Fernando Pessoa tem um legado literário interessante: além de poemas próprios, escrevia sob nomes de pessoas com personalidade e estilo próprios sendo essas pessoas ele mesmo. Despersonalização da pessoa de Pessoa (entre outros trocadilhos fáceis e infames). Publicou apenas um livro em vida e poesias esparsas em revistas de literatura, entre as quais uma que ele mesmo era editor.

Entre seus heterônimos, o mais vibrante parece ser Álvaro de Campos, poeta inicialmente eufórico, da modernidade, da experimentação juvenil. Logo após melancólico, da modernidade, do tédio, do cansaço e da angústia existencial. É de Álvaro de Campos o poema “Tabacaria”, um dos mais representativos do estilo e do tema tão caro a Pessoa: as sensações, o fracasso, a utopia desenganada, a incerteza, a divisão entre a “vida vivida e a vida sonhada”.

Álvaro de Campos, na opinião do próprio Pessoa, é o mais sentimental dele mesmo. De fato, as poesias de Campos são puro sentimento, em sua maioria introspectivos e pessoais. Nos poemas de Álvaro de Campos a tristeza adquire a beleza suficiente para tornar-se arte.

Odisseia – Homero

A existência de Homero é questionável. Um único homem, rapsodo (“declamador”) e cego, segundo a tradição, autor dos 24 cantos que compõe a obra escrita no século VIII a.C. parece mesmo inverossímil. Fora as diferenças de linguagem e estilo originais nas variadas partes da história e desta com a outra epopeia homérica, a Ilíada. Nada mais natural para algo que foi escrito há milênios e traduzido e transcrito diversas vezes ao longo dos séculos. Um livro que é das maiores obras da humanidade, tanto em beleza, quanto em influência e significação.

Odisseu, após passar dez anos guerreando em Tróia, passa mais dez anos vagando no mar tentando encontrar o caminho de casa, na sua amada ilha de Ítaca. Ao longo do percurso, sofre tantas acidentes e percalços que da tripulação só resta o seu comandante. Odisseu, na viagem, conta com o auxílio da deusa Atena, mas com a inimizade de Poseidon, o deus dos mares, que através de monstros e correntes marítimas desfavoráveis prejudica o marinheiro de encontrar a rota para casa. Enquanto isso, em Ítaca, sua fiel esposa Penelope aguarda pacientemente o retorno do marido, mesmo assediada por pretendentes ao trono e ao casamento com a rainha, que dissipam os bens do rei em festas.

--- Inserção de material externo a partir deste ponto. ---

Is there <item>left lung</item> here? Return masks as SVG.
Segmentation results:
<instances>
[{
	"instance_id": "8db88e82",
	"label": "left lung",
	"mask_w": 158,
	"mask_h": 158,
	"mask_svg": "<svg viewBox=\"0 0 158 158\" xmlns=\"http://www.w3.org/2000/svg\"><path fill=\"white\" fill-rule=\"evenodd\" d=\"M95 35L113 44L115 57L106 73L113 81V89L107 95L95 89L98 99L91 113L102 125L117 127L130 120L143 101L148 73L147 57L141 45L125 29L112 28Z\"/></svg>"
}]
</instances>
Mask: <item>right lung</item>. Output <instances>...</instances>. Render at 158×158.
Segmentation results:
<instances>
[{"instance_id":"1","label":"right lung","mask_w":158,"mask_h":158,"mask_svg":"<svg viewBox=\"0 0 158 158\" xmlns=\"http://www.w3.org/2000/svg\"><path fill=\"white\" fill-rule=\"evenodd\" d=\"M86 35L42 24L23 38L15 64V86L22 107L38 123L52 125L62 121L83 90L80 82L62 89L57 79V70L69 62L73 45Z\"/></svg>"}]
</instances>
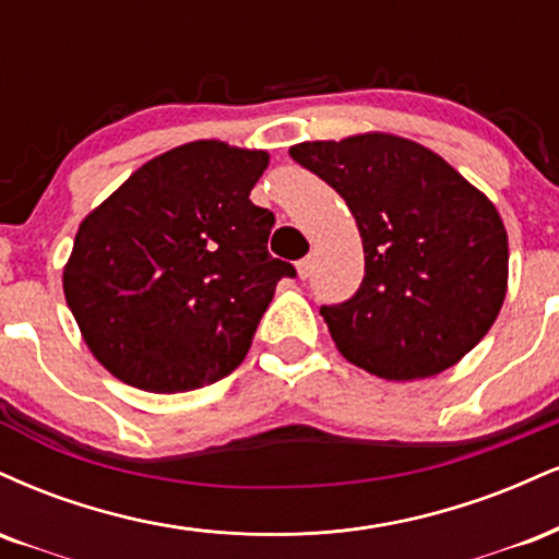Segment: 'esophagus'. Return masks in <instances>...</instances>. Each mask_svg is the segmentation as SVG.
<instances>
[{
  "instance_id": "obj_1",
  "label": "esophagus",
  "mask_w": 559,
  "mask_h": 559,
  "mask_svg": "<svg viewBox=\"0 0 559 559\" xmlns=\"http://www.w3.org/2000/svg\"><path fill=\"white\" fill-rule=\"evenodd\" d=\"M295 269H298V277L306 280L308 274H311V259H300L298 264H295Z\"/></svg>"
}]
</instances>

A Odisseia tornou-se símbolo da busca incessante do herói ao seu destino, que para atingi-lo precisa superar grandes desafios e sofrimentos. Símbolo das grandes aventuras heróicas e desesperadas. Se hoje nos soa clichê esse gênero, é devido a esta obra, escrita há milênios, e desde lá introduzida no imaginário ao ponto de pertencer ao âmago da cultura ocidental, inspiradora de um sem número de outras criações artísticas. É uma obra belíssima, com suas descrições sublimes e os epítetos marcantes e poéticos de Homero. Quanto a Odisseu, o solerte Odisseu, um modelo do homem grego, que apesar de suas elevadas qualidades físicas e de distinção nobre, sobressai-se preferencialmente através do intelecto. Foi assim que venceu o ciclope Polifemo, ouviu as sereias sem perecer, enganou a feiticeira Circe e armou a cilada para exterminar os pretendentes.

Em minha vida esta foi das obras mais marcantes, que li aos 15 anos com dificuldades imensas devido ao vocabulário e extensão. O dicionário foi companhia constante ao longo dos dias febris e empolgantes que passei junto ao livro. E de curioso passei a obcecado por mitologia e cultura grega, assunto que me consumiria na adolescência até o início da faculdade.